Question

In two triangles ABC and DEF, ∠A = ∠D and the sum of the angles A and B is equal to the sum of the angles D and E. If BC = 6 cm and EF = 8 cm, then ar(∆ABC) : ar(∆DEF) = ___________.

Answer 1

In ∆ABC and ∆DEF,

∠A = ∠D (Given)

Also, ∠A + ∠B = ∠D + ∠E

⇒ ∠B = ∠E

∴ ∆ABC $~$ ∆DEF (AA Similarity)

$\Rightarrow \frac{\mathrm{ar}\left(∆\mathrm{ABC}\right)}{\mathrm{ar}\left(∆\mathrm{DEF}\right)}={\left(\frac{\mathrm{BC}}{\mathrm{EF}}\right)}^2$ (The ratio of areas of two similar triangles is equal to the ratio of the squares of any two corresponding sides)
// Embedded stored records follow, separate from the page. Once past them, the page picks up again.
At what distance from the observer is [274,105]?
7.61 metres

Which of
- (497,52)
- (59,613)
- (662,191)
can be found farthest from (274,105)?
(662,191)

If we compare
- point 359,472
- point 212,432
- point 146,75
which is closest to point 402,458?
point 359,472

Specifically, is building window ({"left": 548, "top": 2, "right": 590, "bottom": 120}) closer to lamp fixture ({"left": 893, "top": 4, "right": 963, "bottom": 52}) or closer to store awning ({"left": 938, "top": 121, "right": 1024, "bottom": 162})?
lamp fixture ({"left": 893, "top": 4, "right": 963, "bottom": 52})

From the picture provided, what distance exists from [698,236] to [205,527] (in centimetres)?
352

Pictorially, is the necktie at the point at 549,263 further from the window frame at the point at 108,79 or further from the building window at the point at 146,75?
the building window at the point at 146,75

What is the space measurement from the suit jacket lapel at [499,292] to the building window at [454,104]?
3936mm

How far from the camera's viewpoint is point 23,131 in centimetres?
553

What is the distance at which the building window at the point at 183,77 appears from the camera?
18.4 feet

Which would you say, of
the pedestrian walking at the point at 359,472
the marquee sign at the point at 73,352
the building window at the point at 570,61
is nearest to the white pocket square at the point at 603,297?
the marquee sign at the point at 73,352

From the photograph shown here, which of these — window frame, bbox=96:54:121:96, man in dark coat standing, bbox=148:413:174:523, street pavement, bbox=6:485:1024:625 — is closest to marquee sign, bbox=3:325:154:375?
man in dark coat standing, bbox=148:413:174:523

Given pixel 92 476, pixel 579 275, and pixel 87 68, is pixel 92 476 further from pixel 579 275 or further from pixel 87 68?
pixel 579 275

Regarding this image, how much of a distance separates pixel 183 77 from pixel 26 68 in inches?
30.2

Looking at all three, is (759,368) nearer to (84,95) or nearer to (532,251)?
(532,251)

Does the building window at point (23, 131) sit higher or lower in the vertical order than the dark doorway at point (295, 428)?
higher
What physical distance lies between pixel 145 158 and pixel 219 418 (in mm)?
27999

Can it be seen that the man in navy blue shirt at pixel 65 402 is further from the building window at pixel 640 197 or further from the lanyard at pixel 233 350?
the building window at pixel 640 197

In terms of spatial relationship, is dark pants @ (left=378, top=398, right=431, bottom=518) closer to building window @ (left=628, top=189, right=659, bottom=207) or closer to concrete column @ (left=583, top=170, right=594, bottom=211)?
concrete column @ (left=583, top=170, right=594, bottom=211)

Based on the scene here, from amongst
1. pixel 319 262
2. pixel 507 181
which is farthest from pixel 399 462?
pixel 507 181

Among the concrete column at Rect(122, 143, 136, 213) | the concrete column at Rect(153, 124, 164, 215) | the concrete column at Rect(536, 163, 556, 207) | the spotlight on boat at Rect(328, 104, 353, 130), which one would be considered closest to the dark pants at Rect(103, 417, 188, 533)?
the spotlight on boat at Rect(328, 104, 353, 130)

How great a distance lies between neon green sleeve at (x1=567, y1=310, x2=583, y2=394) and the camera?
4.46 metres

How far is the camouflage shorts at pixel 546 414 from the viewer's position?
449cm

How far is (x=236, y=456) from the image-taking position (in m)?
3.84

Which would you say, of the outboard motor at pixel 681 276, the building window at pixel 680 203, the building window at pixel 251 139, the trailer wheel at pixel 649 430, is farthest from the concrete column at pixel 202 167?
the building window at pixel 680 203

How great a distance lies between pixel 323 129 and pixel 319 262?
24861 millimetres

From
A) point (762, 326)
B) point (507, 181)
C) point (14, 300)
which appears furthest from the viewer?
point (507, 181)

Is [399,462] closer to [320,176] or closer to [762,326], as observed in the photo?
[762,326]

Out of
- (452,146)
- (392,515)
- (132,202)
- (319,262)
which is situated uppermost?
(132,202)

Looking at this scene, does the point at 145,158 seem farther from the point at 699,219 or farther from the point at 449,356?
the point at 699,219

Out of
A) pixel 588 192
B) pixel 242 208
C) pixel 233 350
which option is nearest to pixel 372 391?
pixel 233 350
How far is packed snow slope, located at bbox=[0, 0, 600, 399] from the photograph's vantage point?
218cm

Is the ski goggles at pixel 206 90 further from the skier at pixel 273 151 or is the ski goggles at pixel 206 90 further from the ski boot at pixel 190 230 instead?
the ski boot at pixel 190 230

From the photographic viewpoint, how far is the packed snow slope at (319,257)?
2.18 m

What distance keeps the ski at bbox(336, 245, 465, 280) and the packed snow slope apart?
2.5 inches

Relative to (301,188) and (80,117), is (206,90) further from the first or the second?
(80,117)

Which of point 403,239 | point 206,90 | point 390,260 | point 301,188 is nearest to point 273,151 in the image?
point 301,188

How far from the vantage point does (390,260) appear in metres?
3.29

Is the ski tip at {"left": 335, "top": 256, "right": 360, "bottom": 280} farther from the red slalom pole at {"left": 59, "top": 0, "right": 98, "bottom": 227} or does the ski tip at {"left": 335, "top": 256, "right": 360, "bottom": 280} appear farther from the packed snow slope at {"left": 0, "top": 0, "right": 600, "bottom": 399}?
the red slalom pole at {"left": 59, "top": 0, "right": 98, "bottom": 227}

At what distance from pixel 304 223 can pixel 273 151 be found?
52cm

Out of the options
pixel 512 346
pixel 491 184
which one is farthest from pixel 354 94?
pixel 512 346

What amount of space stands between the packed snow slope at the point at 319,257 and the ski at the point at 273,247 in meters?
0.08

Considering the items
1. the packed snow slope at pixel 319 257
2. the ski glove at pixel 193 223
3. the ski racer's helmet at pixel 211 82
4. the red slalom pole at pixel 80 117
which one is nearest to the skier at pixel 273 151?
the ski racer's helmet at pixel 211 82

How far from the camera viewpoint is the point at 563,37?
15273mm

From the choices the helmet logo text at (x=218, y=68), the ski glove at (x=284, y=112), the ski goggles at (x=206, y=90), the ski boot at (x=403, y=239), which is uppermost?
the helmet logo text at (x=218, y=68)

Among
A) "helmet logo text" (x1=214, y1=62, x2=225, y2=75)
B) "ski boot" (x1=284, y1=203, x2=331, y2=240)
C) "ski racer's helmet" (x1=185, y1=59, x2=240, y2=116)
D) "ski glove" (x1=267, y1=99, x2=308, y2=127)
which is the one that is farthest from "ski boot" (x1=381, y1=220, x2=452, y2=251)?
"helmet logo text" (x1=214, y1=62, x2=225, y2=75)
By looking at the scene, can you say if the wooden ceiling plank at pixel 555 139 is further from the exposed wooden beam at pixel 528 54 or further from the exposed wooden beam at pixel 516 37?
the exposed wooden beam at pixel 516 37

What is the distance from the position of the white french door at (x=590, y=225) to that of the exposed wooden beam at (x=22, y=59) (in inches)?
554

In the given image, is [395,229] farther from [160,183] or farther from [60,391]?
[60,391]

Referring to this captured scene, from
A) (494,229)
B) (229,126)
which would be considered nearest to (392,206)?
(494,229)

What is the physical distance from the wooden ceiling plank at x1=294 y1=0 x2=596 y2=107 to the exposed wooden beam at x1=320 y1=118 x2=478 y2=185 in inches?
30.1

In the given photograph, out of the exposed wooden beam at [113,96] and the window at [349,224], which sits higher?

$$\begin{gathered} \Rightarrow \frac{\mathrm{ar}\left(∆\mathrm{ABC}\right)}{\mathrm{ar}\left(∆\mathrm{DEF}\right)}={\left(\frac{6\mathrm{cm}}{8\mathrm{cm}}\right)}^2=\frac{9}{16} \\ \Rightarrow \mathrm{ar}\left(∆\mathrm{ABC}\right):\mathrm{ar}\left(∆\mathrm{DEF}\right)=9:16 \end{gathered}$$

In two triangles ABC and DEF, ∠A = ∠D and the sum of the angles A and B is equal to the sum of the angles D and E. If BC = 6 cm and EF = 8 cm, then ar(∆ABC) : ar(∆DEF) = ___9 : 16___.